I would consider the mainstream media’s thoroughly consistent ideology a more likely explanation for this variability than its inconsistent humanity. Any reminder of the evil that confronts us in the form of Islamic fascism would tend to serve the political interests of the political party that most of the media oppose. Hurricane Katrina permitted these same media to concoct tales of bureaucratic incompetence and racism that helped feed the media’s caricature of the Republican Party.
My personal favorite was an “investigation” by ABC News that condemned the Bush Administration for failing to have the relief supplies in place 48 hours before the storm hit. Let’s imagine that such materials could be acquired and moved to New Orleans within three days. Even that very optimistic scenario would have required the Bush Administration to predict the landfall of a category 4 Hurricane Katrina a full day before it struck South Florida as a minimal category 1 hurricane.

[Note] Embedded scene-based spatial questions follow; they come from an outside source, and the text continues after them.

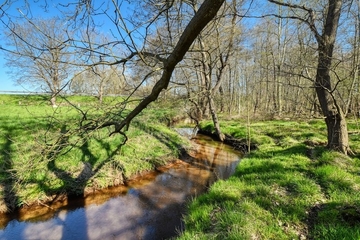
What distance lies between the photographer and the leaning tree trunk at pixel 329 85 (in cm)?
597

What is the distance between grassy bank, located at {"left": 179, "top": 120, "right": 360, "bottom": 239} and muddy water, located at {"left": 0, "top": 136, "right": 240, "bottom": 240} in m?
0.87

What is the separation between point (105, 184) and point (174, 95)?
6.50m

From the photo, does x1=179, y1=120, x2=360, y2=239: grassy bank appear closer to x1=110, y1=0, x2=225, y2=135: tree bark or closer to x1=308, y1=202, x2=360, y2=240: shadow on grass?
x1=308, y1=202, x2=360, y2=240: shadow on grass

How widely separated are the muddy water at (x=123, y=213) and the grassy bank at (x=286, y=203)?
867 millimetres

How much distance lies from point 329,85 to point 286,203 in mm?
3814

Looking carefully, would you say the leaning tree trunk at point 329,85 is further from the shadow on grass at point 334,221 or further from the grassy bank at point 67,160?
the grassy bank at point 67,160

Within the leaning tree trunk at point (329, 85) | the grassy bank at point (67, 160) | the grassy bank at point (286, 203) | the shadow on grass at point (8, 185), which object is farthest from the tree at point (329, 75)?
the shadow on grass at point (8, 185)

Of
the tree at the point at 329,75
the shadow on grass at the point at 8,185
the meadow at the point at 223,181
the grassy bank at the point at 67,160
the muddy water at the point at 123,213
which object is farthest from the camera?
the tree at the point at 329,75

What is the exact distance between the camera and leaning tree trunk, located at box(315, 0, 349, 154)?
5.97 metres

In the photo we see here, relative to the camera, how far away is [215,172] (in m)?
8.30

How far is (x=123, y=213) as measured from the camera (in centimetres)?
561

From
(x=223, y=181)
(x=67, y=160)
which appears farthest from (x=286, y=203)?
(x=67, y=160)

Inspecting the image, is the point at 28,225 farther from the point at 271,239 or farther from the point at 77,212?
the point at 271,239

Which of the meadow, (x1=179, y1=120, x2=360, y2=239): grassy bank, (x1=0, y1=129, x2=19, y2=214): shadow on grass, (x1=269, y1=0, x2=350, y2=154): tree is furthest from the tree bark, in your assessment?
(x1=269, y1=0, x2=350, y2=154): tree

As regards racism as the explanation of FEMA’s supposedly slow response, one look at the collapsed bridges and all of the trees blown down across the roads should have clued the media that explanations other than racism might explain why relief supplies did not arrive within a day or two of Katrina’s landfall. But the observational skills of the investigative reporters who flew over the area in helicopters seemed to have failed them when they flew over these obstacles.
Not only are these old stories experiencing a resurrection, but fresh life is being breathed into the most absurd conspiracy theory. Spike Lee has reportedly lent his prestige to a Nation of Islam fantasy about the government blowing up levees to kill black people. I have no doubt that, based upon history, Spike Lee’s credibility and stature with the mainstream liberalism will not suffer for this madness. He might even earn a seat next to Jimmy Carter in the VIP booth at the next Democratic National Convention, the honor that was accorded the equally nutty filmmaker Michael Moore in 2004.
I never did buy the story that the media’s concern for traumatized victims explained their reluctance to revisit 9/11. Now I know that it’s balderdash, unless the media are prepared to argue that black people’s feelings are less worthy of consideration than those of people of pallor.